Вскоре повстречали разоренную деревню, а еще дальше виднелись почерневшие развалины города, который калика называл Золочевым. Городская стена была разрушена в двух местах, высокие каменные дома чернели провалами окон, вместо крыш белели свежеотесанные балки, уже с поперечинами, похожие на обглоданные скелеты чудищ, которых Томас не забудет до смертного часа. Народ суетился, нахлестывал уцелевших лошадок, таскал кирпичи и бревна, спеша, как муравьи, сложить свою кучу заново.
И здесь война, — сказал Олег печально. — Набеги, мятежи... Ладно, доедем до Салтова, расстанемся там. Я сверну на северо-восток, а ты пойдешь той же дорогой, что шел на Иерусалим?
— Я не помню, — признался Томас. — Когда шли освобождать Гроб Господень, до карт ли благородным рыцарям? Расспрашивали встречных, крестьян. Те указывали в какой стороне лежит Иерусалим. Так и двигались.

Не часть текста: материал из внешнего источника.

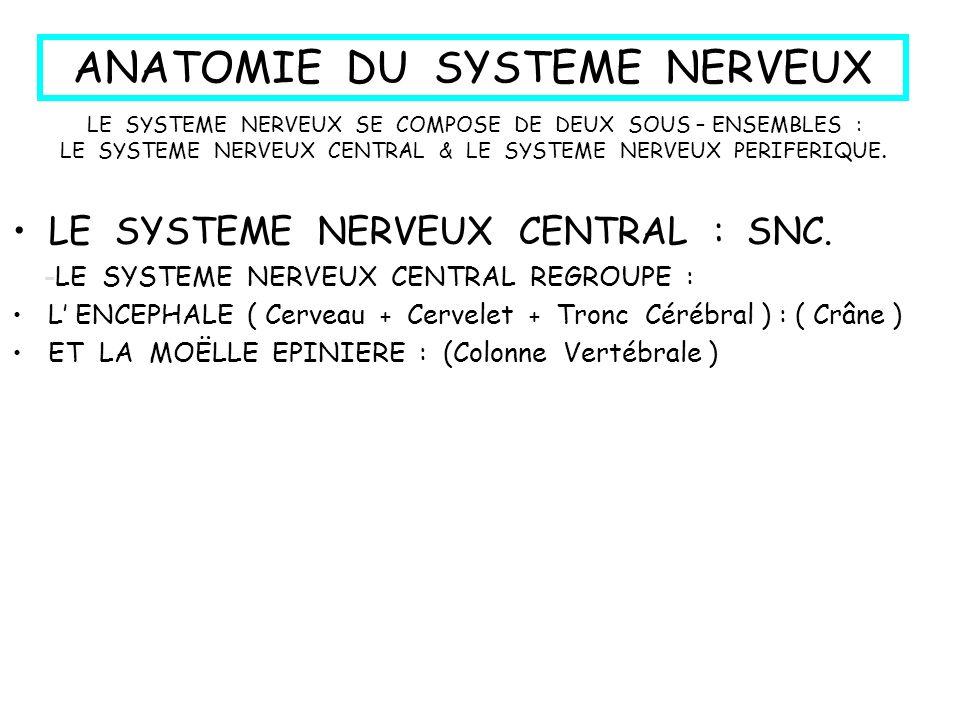 INTRODUCTION : Le contrôle du fonctionnement est assuré par laction combinée du système nerveux et du système hormonal.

— Представляю! Шли не по расчету, не за добычей, а по зову сердца. Потому столько дров наломали.
— Дров?
— Ну, костей. Через два дня, когда проедем через Салтов, я сверну на дорогу, что ведет через Степь. А теперь надо только по прямой.
— Сэр калика... Удивительно, но я еще не странствовал с более достойным и благородным спутником! У меня нет брата, но когда вернусь в Британию, скажу — есть!
— Спасибо, — ответил Олег с неловкостью, он понимал, чего стоит такое признание благородного рыцаря простолюдину. — Спасибо, сэр Томас!
Ночи стояли теплые, звездные, путешественники не разводили даже костер. Впрочем, дважды огонь раскладывали для просушки одежды; попадали под короткий злой ливень.